A prática do homeschooling é, cada vez mais, debatida no Brasil. A importância do tema deixou de ser matéria de pedagogos, políticos e especialistas em geral e se tornou assunto do cotidiano. A mídia televisiva, de olho nas polêmicas, tem sempre uma reportagem sobre pais que retiraram seus filhos da escola para ensiná-los em casa.

A visibilidade do tema alcançou seu sucesso com uma longa matéria veiculada no dia 17 de Fevereiro num dos programas com maior índice de audiência, o Fantástico. A reportagem mostrou a história de Caleb, 13 anos, que há três anos não frequenta a escola. Relembrou o caso do Cléber Nunes que foi multado apesar de seus dois filhos passarem no vestibular para Direito ainda adolescentes.

A pedagoga consultada pelo Fantástico, Maria Stela Santos Graciani, afirmou que a criança fora da escola “perde a essência da convivência comunitária” (Fantástico, 2013). Esta tem sido a crítica recorrente dos críticos do ensino domiciliar. Para diversos educadores, as crianças perdem o significado de pertencer a algo maior do que a família. Se a família é a primeira esfera de socialização, é preciso que ela entre em contato com outras esferas de socialização.
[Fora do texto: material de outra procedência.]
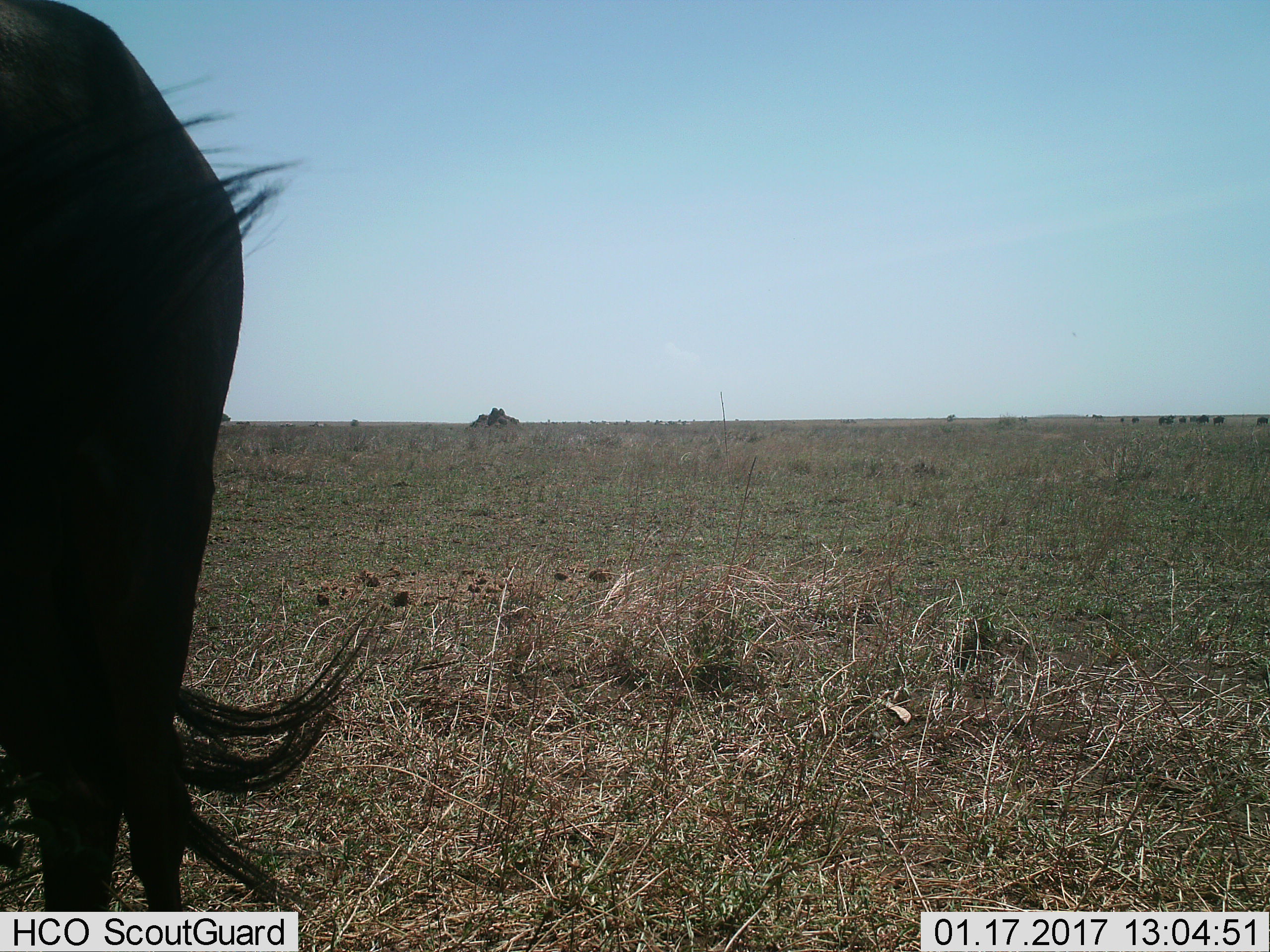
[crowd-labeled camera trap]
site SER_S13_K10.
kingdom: Animalia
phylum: Chordata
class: Mammalia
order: Artiodactyla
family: Bovidae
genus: Connochaetes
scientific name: Connochaetes taurinus taurinus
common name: blue wildebeest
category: wildebeestblue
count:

Concordando com Graciani, Carlos Cury (2006, p. 671) aponta que, “como uma agência socializante, a instituição escolar propicia tanto a transmissão do acúmulo de conhecimentos por meio do desenvolvimento de capacidades cognoscitivas quanto a transmissão de normas, valores, atitudes relativas à vida social”.

É certo que a escola é um ambiente socializante. O problema dos críticos do homeschooling é pensá-la como o único ambiente socializante. A escola não é o único ambiente socializador e não há motivos para pensar que é nela que ocorre o melhor processo de socialização. “Competências para argumentar, falar em público, resolver contradições e propor ações conjuntas” (Menezes, 2012, p. 106) não são exclusivamente adquiridas na escola. A experiência de tirar dúvidas e falar na frente de colegas é uma experiência de socialização e satisfação presente apenas em utopias dos que há tempos não frequentam o espaço escolar.

A defesa da ideia que crianças educadas em casa possuem problemas de socialização ou dificuldade de comunicação não é comprovada por pesquisas[1]. O estudo de Medlin (2000), por exemplo, aponta que as crianças educadas em casa possuem o mesmo desenvolvimento da sociabilidade e são mais maduras do que as que frequentam a escola.

Representação

Há enorme dificuldade em compreender o que é diferente. No cotidiano das vivências sociais o ser humano cria representações do que considera diferente. Parte se seu próprio universo para designar aquilo que lhe causa estranheza. Neste sentido, parece haver uma representação intelectual e emocional do homeschooling.

A defesa de uma escola para todos e de uma educação que alcance todas as crianças transforma-se numa maneira de enxergar o universo educacional. Os críticos do homeschooling, ao defender que todas as crianças sejam educadas, conseguem apenas compreender e aceitar o processo de ensino e aprendizagem dentro do ambiente escolar.

Uma das imagens elaboradas é a de aprisionamento. Em casa, as crianças ficariam debaixo da arbitrariedade de seus pais. Viveriam confinadas, sem contato com outras crianças, sem frequentar parques, cursos, praças, clubes, igrejas, acampamentos, teatros, cinemas etc. Este aprisionamento apontado geraria, para os opositores do homeschooling, problemas de socialização, como apontado anteriormente.

Outra representação na mente de muitos pedagogos é a figura de pais despreparados para o ensino. É particularmente engraçado ouvir pedagogos progressistas defendendo um professor que detenha conteúdos e seja capaz de transmiti-los. A educação progressista coloca o professor como um mediador do conhecimento e nunca como um detentor de saberes. Nessa relação professor-aluno priorizam a horizontalidade, o aluno-professor e o professor-aprendiz. Portanto, sempre é bom lembrar que no ensino doméstico também há espaço para a realização de uma prática pedagógica na qual “quem ensina aprende ao ensinar e quem aprende ensina ao aprender” (FREIRE, 1998, p.25).

Neste ideocentrismo dos especialistas em educação o homeschooling é a expressão máxima de descaso, da violência e do abandono intelectual. Criticam o diferente e desconhecido atribuindo à educação realizada em casa os mesmo adjetivos que poderiam ser utilizadas para as escolas estatais.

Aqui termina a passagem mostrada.